**SET EXERCISE A**.
Quote the passage about the lawsuit against the teacher word for word, starting with "This question involves" and going on through "have been unconstitutional.".

**SUPPLIED PASSAGE**.
Should a teacher be sued for describing creationism as "superstitious nonsense"?
This question involves a lawsuit against California history teacher James Corbett. In 2007, a former student sued Corbett for a pattern of hostility "toward religion and favoring irreligion over religion." The student produced secret recordings of Corbett as evidence.
In 2009, a judge considered Corbett's statements and found only one -- that creationism is "superstitious nonsense" -- to be an "improper disapproval of religion in violation of the Establishment Clause," and therefore an infringement of the student's rights. To the amazement of educators and scientists across the country, the court ruled against Corbett and found this one statement in class to have been unconstitutional.

**SET EXERCISE B**.
Print the records below exactly, starting with the line containing "Stained with either Field's or Giemsa. Thin blood" and going on through the last line of the records.

**PROVIDED ENTRIES**.
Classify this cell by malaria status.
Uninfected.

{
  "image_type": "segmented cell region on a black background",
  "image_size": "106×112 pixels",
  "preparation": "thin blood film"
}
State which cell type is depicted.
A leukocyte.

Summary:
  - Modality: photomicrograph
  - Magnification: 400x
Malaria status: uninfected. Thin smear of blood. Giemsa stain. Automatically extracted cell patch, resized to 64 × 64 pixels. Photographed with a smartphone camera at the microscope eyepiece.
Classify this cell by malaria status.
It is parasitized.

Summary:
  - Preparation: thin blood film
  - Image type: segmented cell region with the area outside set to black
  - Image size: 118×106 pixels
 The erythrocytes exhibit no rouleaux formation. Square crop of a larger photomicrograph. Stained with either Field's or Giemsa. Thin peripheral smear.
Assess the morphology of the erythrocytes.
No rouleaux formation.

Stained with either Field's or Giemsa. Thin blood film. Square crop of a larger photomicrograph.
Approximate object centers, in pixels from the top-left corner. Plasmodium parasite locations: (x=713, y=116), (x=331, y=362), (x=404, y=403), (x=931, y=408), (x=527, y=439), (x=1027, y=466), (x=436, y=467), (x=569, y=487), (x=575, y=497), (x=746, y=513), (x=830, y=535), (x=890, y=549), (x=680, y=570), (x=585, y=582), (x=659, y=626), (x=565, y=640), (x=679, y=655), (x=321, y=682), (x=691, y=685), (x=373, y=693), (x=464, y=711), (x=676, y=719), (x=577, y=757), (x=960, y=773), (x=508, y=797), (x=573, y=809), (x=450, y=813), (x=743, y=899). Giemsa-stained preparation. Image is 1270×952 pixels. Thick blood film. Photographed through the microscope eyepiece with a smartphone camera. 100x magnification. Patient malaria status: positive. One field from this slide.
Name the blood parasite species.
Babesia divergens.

**CORRECT ANSWER A**.
This question involves a lawsuit against California history teacher James Corbett. In 2007, a former student sued Corbett for a pattern of hostility "toward religion and favoring irreligion over religion." The student produced secret recordings of Corbett as evidence.
In 2009, a judge considered Corbett's statements and found only one -- that creationism is "superstitious nonsense" -- to be an "improper disapproval of religion in violation of the Establishment Clause," and therefore an infringement of the student's rights. To the amazement of educators and scientists across the country, the court ruled against Corbett and found this one statement in class to have been unconstitutional.

**CORRECT ANSWER B**.
Stained with either Field's or Giemsa. Thin blood film. Square crop of a larger photomicrograph.
Approximate object centers, in pixels from the top-left corner. Plasmodium parasite locations: (x=713, y=116), (x=331, y=362), (x=404, y=403), (x=931, y=408), (x=527, y=439), (x=1027, y=466), (x=436, y=467), (x=569, y=487), (x=575, y=497), (x=746, y=513), (x=830, y=535), (x=890, y=549), (x=680, y=570), (x=585, y=582), (x=659, y=626), (x=565, y=640), (x=679, y=655), (x=321, y=682), (x=691, y=685), (x=373, y=693), (x=464, y=711), (x=676, y=719), (x=577, y=757), (x=960, y=773), (x=508, y=797), (x=573, y=809), (x=450, y=813), (x=743, y=899). Giemsa-stained preparation. Image is 1270×952 pixels. Thick blood film. Photographed through the microscope eyepiece with a smartphone camera. 100x magnification. Patient malaria status: positive. One field from this slide.
Name the blood parasite species.
Babesia divergens.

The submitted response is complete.